## Segmento de texto:
Para qualquer história ser contada, existem cinco elementos básicos de Storytelling a serem considerados: Personagens (com quem sua audiência estabelecerá uma relação emocional), Templo/Local (onde e quando se passa sua história), Estilo (o jeito de conduzir seu público pela narrativa), Enredo (como os elementos se relacionam) e Tema (sobre o que se trata sua história). Abordo cada um desses cinco elementos de forma lúdica e profunda no seguinte link, caso você tenha curiosidade. Esse é meu último ponto para você considerar antes de começar a escrever. Agora pronto, está liberado, vamos começar.

O começo de qualquer coisa dá medo e escrever um livro não é diferente. Por isso uma página em branco intimida muito. Então, como começar o "começo" da história? Bom, o começo da sua narrativa tem sempre que dizer sobre o que ela se trata. O ideal é que nos primeiros parágrafos o leitor já descubra sobre o que você está falando. Deixe isso claro para ele. Saber disso já é um grande avanço para começar o "começo". Daí para frente tudo fica mais fácil.

## Dados:

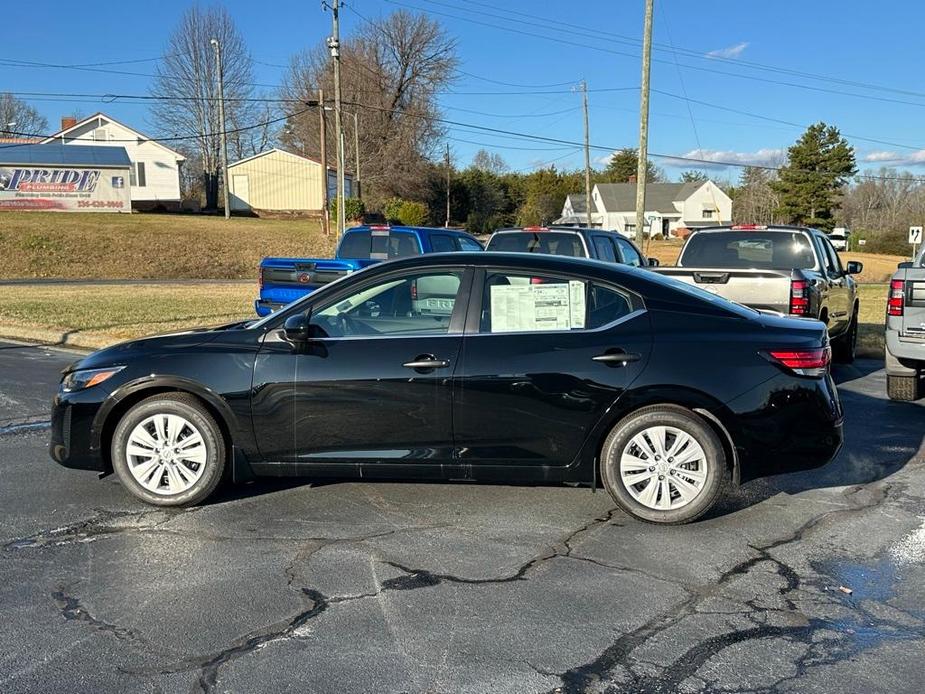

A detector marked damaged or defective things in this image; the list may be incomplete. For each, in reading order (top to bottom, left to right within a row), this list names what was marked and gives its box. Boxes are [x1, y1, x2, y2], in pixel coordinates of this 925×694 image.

cracked pavement [0, 344, 920, 694]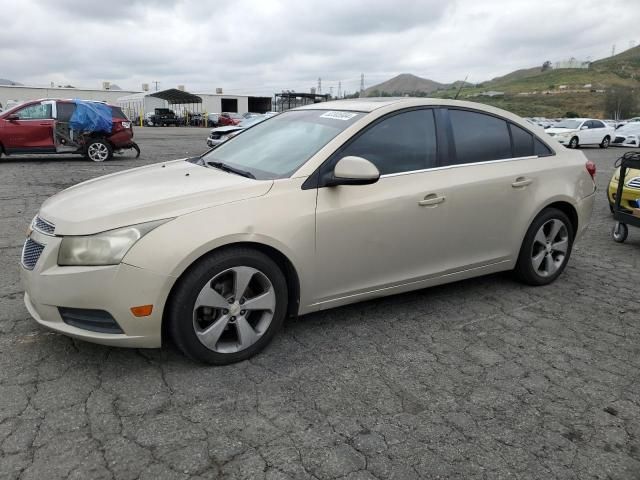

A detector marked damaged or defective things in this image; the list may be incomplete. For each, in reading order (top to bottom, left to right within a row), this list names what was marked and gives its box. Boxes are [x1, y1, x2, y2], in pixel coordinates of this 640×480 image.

cracked asphalt [1, 127, 640, 480]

## Tarefa escrita:
Condense o parágrafo do segmento de texto sobre escrita de histórias iniciado por "O começo de qualquer coisa dá medo", preservando seus fatos principais.

## Saída completa:
Começar qualquer coisa assusta, inclusive escrever um livro, e por isso a página em branco intimida. O início da narrativa deve sempre mostrar do que ela trata, de preferência já nos primeiros parágrafos, deixando isso claro ao leitor. Saber disso já é um grande avanço para começar, e daí em diante tudo fica mais fácil.